Kur’ân’da din ve vicdan özgürlüğü (4)
.
DÜNDEN DEVAM
Hz. Süleyman’dan sonra İsrail Devleti bölünmüş, parçalanmış, Bizans’ın uyruğu olmuştur. 2000 yıldan beri Filistin’de bağımsız bir Yahudi devleti yoktur ama Hz. Ömer’den beri o topraklar Müslümanların egemenliği altındadır. Osmanlı egemenliğinde Müslümanlar da Yahudiler de Filistin’de huzur ve barış içinde yaşadılar. Ne olduysa birinci cihan savaşından sonra oldu. Şimdi İsrail’in, silah üstünlüğüne sahip diye o toprakların asıl sahiplerinin evlerini başlarına yıkması mı gerekir? Tevrat öldürmemeyi emrederken nedir bu gaddarlık? Bu zulümler, Müslüman halkın gönlünde sevgi diye bir şey bırakır mı? Tarafların gönlünde düşmanlık tohumları filizlenip dal budak salınca insanlar aslında barışı emreden dini de düşüncelerine göre yorumlar, düşmanlık aracı haline getirirler.

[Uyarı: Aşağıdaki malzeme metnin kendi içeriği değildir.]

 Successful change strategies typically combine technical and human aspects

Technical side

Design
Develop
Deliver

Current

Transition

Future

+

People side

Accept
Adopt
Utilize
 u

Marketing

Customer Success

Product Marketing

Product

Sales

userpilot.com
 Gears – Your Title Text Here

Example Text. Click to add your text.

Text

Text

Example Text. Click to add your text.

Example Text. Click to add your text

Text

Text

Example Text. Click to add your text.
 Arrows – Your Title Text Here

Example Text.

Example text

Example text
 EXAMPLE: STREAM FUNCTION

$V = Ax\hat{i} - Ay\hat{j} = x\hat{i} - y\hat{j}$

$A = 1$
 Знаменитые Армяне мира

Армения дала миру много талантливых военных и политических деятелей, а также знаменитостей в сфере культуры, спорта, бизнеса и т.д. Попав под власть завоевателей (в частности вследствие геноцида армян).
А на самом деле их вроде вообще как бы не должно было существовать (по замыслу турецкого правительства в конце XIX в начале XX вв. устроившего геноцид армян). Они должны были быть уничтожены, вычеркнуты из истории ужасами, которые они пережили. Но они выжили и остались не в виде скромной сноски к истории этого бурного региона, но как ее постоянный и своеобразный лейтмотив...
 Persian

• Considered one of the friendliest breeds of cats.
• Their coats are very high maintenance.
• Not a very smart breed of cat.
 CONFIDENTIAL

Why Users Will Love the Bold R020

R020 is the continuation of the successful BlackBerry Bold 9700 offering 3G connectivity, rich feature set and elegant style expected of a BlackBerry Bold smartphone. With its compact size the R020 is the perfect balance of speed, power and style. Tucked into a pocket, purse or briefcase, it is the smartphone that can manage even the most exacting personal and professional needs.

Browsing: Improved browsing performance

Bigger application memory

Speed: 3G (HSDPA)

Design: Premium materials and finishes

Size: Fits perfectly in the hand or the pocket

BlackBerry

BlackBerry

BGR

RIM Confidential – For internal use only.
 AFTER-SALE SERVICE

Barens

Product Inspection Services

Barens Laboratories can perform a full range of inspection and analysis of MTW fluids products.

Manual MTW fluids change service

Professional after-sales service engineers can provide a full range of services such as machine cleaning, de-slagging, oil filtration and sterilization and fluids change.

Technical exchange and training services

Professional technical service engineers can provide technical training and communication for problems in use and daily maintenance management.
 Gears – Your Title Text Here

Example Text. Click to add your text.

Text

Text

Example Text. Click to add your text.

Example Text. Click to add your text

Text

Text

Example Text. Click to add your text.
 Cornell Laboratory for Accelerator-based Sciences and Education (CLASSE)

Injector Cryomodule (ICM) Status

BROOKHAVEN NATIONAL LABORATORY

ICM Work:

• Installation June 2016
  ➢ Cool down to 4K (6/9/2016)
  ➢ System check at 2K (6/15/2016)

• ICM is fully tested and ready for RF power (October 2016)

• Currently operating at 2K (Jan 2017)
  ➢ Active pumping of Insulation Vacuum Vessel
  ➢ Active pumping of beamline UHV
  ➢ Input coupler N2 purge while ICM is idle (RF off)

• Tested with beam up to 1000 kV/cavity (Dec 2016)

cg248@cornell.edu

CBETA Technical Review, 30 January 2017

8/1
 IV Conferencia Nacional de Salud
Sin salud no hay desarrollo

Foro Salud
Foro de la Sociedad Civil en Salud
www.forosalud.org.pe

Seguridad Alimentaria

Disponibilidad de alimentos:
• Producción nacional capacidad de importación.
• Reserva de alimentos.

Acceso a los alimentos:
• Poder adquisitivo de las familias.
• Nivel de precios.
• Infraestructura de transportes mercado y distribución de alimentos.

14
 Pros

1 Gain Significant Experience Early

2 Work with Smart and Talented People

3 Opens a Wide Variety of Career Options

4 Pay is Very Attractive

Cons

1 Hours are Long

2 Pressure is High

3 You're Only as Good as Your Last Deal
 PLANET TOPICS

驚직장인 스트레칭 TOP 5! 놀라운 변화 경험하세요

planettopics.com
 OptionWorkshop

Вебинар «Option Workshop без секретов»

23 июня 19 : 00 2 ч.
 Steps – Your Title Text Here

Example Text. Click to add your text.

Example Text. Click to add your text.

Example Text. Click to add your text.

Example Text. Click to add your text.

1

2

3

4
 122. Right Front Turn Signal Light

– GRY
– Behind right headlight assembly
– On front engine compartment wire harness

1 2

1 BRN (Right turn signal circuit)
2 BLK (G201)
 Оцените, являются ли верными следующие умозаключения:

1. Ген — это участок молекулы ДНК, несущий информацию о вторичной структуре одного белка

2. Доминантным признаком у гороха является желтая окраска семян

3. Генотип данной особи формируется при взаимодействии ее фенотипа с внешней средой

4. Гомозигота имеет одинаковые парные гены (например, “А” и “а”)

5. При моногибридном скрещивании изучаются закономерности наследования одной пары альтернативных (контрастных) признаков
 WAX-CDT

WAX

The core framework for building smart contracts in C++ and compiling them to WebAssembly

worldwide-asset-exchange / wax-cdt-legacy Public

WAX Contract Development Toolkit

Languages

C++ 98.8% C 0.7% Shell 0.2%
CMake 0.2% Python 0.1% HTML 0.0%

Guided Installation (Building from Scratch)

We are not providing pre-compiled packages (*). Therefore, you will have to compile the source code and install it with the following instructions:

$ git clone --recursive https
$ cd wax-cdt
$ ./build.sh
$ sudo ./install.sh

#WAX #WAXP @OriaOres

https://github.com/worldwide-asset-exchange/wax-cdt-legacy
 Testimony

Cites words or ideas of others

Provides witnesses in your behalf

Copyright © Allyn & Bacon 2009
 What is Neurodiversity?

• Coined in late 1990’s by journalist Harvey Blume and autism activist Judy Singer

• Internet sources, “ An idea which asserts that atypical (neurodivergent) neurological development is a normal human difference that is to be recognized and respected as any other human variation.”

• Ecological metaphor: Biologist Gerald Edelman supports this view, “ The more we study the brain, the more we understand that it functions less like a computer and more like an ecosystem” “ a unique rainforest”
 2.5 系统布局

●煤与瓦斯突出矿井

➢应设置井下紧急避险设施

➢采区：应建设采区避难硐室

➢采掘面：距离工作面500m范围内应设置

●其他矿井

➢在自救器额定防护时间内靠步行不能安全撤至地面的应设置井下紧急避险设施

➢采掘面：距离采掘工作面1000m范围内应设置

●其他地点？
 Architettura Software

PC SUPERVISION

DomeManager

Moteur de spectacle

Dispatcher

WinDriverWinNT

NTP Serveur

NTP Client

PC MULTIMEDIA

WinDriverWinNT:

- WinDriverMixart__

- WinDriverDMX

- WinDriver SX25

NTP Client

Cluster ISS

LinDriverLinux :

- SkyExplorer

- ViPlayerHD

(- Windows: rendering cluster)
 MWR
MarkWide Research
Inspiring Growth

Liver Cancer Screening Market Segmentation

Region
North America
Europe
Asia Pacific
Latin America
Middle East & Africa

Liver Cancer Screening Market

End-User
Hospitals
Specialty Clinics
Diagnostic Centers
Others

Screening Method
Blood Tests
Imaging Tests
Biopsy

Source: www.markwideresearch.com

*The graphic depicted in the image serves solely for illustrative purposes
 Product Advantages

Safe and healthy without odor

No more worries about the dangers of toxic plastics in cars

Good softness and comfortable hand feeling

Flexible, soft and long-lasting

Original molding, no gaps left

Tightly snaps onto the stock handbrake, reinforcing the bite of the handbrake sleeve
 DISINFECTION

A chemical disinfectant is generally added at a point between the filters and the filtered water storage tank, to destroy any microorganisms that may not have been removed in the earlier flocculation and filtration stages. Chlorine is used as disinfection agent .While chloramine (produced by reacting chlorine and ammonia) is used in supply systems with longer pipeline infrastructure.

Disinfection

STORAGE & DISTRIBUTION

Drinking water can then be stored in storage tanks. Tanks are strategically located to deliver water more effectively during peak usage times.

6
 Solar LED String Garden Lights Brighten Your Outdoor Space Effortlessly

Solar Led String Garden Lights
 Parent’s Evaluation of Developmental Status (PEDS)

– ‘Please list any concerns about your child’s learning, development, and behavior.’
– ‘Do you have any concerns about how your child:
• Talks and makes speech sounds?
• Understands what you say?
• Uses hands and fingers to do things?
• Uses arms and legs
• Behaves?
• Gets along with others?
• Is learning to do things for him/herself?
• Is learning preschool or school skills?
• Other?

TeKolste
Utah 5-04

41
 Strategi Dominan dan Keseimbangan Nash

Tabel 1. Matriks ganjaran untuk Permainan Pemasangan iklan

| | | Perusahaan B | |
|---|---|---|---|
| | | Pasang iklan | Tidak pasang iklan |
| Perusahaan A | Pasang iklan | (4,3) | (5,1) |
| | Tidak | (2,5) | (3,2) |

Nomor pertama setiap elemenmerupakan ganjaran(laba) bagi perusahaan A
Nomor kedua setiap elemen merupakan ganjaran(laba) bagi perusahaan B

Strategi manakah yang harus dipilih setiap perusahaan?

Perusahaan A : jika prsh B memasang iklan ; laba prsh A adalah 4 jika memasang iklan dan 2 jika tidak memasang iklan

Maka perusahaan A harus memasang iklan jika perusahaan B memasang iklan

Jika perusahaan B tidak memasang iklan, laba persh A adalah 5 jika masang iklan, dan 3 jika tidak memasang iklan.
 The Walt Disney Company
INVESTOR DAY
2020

Herkes inancında serbesttir
Ama bütün Yahudileri böyle bağnaz saymak nasıl yanlış ise bütün Müslümanları da hoşgörüsüz, bağnaz saymak yanlıştır. Her milletin aslında çoğunluğu menfaat dürtülerinin etkisindedir, bencildir. Ama hangi ulus olursa olsun içinde mutlaka iyi huylu, hatta özenilecek, imrenilecek insanlar vardır. Kur’ân herkesin inancında serbest olduğunu vurgular: “Dileyen inansın, dileyen inkâr etsin” buyurur ve kimsenin inancına hakaret edilmemesini emreder: “Puta tapanların Allah’tan başka yalvardıklarına sövmeyin ki onlar da bilmeyerek taşkınlıkla Allah’a sövmesinler” (Enam: 108). Bu ayet de din ve vicdan özgürlüğünün çok güzel bir ifadesidir. Kimsenin inancına hakaret etmek doğru değildir. “Böylece her millete, yaptıkları işi süsledik” ayetinin belirttiği gibi her ulus kendi yaptığını beğenir, inanç ve kültüründen hoşlanır. Çünkü içinde yetiştiği kültür ve inanç milletin kimliğidir. Allah’ın insanlara, yaptıkları işi süslü göstermesi, kültürün ve dinin, ulusların kimliğini oluşturduğunu gösterir. Casiye Suresi’nin 14’üncü ayetinde inananların, inanmayanları affetmeleri, hoşgörmeleri, onların işini Allah’a bırakmaları vurgulanır. İslâm kaba kuvveti emretmez, saldırganlığı sevmez. Ancak saldırıya karşı koymayı emreder (Bakara: 190).